Some of the most notable changes include:

  • Restricting companies’ ability to participate in REIT spin-offs. Until now, companies could spin-off their real estate assets into a REIT, tax-free. They could also elect REIT status on other spin-offs. The new bill says that unless the distributing corporation and the corporation being distributed are REITs directly after the distribution, the transaction will be taxed. If the companies are not REITs directly after the distribution, they can’t vie for REIT status for another 10 years after a tax-free spin-off. This move reduces the arsenal of activists who have fought for years to monetize corporate real estate assets. They will likely seek other ways to push for companies to declare the unrealized value of their real estate.
  • The new bill imposes a tax on a REIT’s built-in gains realized during the recognition period. The gains will be taxed at the highest marginal rate, currently 35%. The bill also reduces the recognition period from ten to five years, a temporary rule that’s been in place for the past three years.
  • The bill paves the way for small foreign “portfolio investors” to participate in publicly traded REITs. Previously, foreign investors holding five percent or less of a publicly traded REIT were not subject to FIRPTA taxation. Now they can own up to ten percent.
  • It is now assumed that all shareholders holding less than five percent are U.S. persons unless it is known otherwise. This enables publicly traded REITs to take advantage of the FIRPTA exception with greater confidence.

The bill also:

  • Reduces the percentage of gross assets that a REIT can hold in securities of taxable REIT subsidiaries from 25 to 20 percent.
  • Corrects the preferential dividend rule for publicly offered REITs. Until now, if a REIT did not distribute a dividend proportionally to all shareholders in a particular class, the dividend was a “preferential dividend”. It did not qualify for the dividends paid deduction. This also applies retroactively to 2015 distributions.
  • Allows REITs to use a hedge to cancel out a prior qualifying hedge if the previous debt is repaid or if the asset was sold. This will enable REITs to better manage their interest rate exposure, without having to go before the IRS for a private ruling.

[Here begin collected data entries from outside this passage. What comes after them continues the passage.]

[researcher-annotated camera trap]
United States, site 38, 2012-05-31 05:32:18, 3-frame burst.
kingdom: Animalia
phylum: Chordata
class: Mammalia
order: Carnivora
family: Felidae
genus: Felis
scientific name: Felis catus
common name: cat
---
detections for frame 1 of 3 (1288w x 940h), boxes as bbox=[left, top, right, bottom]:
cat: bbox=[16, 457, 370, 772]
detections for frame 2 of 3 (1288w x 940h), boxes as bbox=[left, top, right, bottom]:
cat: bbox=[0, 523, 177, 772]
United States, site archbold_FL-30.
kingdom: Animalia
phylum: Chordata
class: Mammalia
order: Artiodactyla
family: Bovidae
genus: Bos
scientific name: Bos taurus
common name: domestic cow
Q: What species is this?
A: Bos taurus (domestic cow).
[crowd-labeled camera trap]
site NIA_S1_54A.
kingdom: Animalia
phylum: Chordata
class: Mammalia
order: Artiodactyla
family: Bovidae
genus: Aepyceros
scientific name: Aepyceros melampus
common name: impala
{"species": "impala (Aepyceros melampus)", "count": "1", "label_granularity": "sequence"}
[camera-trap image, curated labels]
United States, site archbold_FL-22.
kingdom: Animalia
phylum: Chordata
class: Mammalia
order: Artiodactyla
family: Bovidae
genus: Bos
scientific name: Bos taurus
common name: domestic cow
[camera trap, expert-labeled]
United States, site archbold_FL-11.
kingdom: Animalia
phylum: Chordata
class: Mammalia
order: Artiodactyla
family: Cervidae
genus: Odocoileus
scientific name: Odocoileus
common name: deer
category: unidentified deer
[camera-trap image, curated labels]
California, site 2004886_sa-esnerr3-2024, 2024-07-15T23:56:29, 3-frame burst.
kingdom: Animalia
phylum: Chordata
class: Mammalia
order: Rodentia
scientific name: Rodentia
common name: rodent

To help offset the budgetary impact of the FIRPTA reforms, revenue-raising provisions were passed unanimously by the Senate Finance Committee earlier in 2015.

They include increasing the FIRPTA withholding rate on the disposition or distribution of a U.S. real property interest from 10 to 15 percent. This doesn’t establish a new tax. Rather, it helps FIRPTA secure taxes that previously went uncollected.

Experts say this is unlikely the last round of changes expected in the FIRPTA reform process.